#### [EXERCISE TEXT]
....................
# Best speaker for $500 or less...



## Vargulf

Hey all,
   
  I did a bit of research a few months ago on speakers with the intention of running lossless music through my laptop -> E17 -> (insert good speakers). Primarily the music is for a bedroom to last the next 4 years while studying at uni.
  After initial research the Audioengine A5's looked good for 'nearfield use' and fitted into my budget just. However I have since read other reviews that call them primarily a party speaker. My primary genres r folk, indie, classical, blues etc and I cant stand things that over inflate bass! Can anyone suggest speakers that can integrate with a computer system for great clarity of sound? I would have thought $500 would give me a chance with time and patience....
   
  Cheers for any further tips.


----------



## tzjin

Do you care if they are active or passive?
   
  For active I would advise you take a look at the Swan M200.
   
  For passive speakers, you may want to take a look at the Cambridge Audio S30 or the Arx A1b and get a decent amp like the Emotiva mini- X a-100.
   
  Another thing to consider is the space. If a speaker is rear-ported, it requires at least 6 inches a space from the wall. If these are on your desk, that could pose a problem.


----------



## Lenni

Paradigm Mini Monitor. I'd grab those in an hurry and pair them with a small amp such as the mini-X a-100, or even a small T-Amp. I think you'll enjoy these speakers a lot. I don't think you can find better speakers in the same price range - you may find similar sounding ones, or worse... but better... don't thinks so.
   
  if you prefer powered/active speakers $500 should get you a nice pair of Swan's or Emotiva's.


----------



## Penarin

I've been really curious about these-
   
  MAPLESHADE UPGRADED SIROCCO S30 SPEAKERS
   
  http://shop.mapleshadestore.com/Mapleshade-Upgraded-Sirocco-S30-Speakers-Dark-Oak/productinfo/MOD-S30-OAK/
   
  $495.
   
  Of course you can get the stock / unmodified version for less.
....................
#### [INPUT DATA]
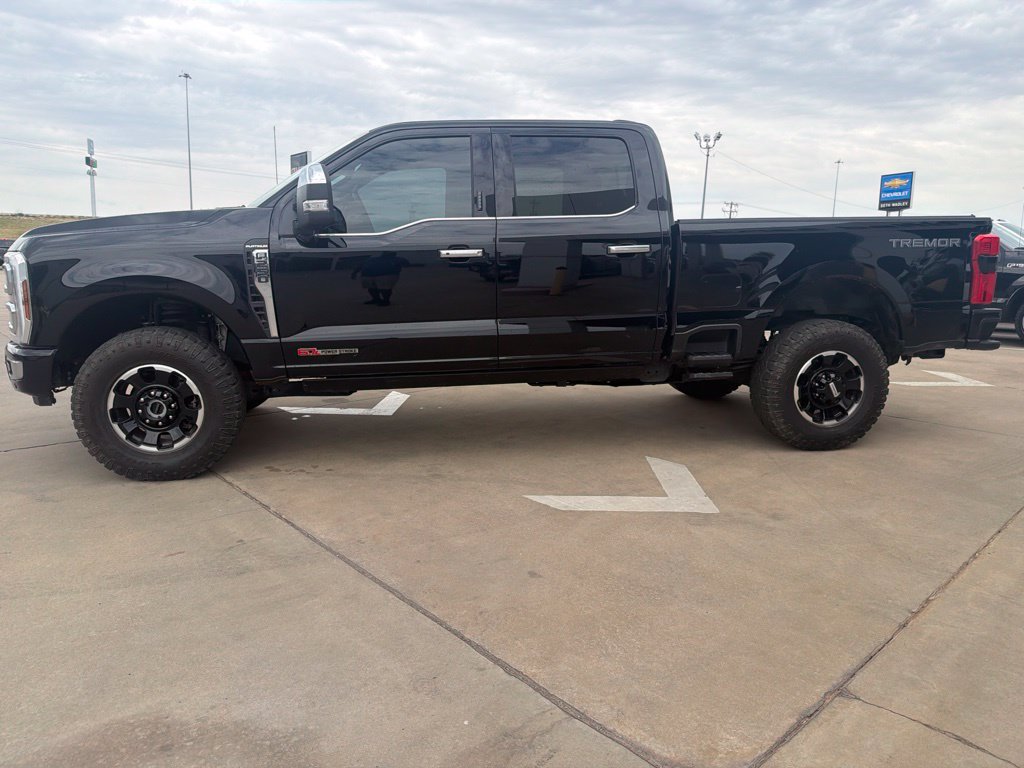 Used 2026 Ford F250 Platinum w/ Platinum Plus Package AWD/4WD image 6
....................
#### [ABOUT THIS EXERCISE]
From the speaker thread, write out word for word the part that begins with the words containing "I did a bit" and ends with "time and patience....". The listing above can be skipped; nothing here depends on it.

#### [EXERCISE RESULT]
I did a bit of research a few months ago on speakers with the intention of running lossless music through my laptop -> E17 -> (insert good speakers). Primarily the music is for a bedroom to last the next 4 years while studying at uni.
  After initial research the Audioengine A5's looked good for 'nearfield use' and fitted into my budget just. However I have since read other reviews that call them primarily a party speaker. My primary genres r folk, indie, classical, blues etc and I cant stand things that over inflate bass! Can anyone suggest speakers that can integrate with a computer system for great clarity of sound? I would have thought $500 would give me a chance with time and patience....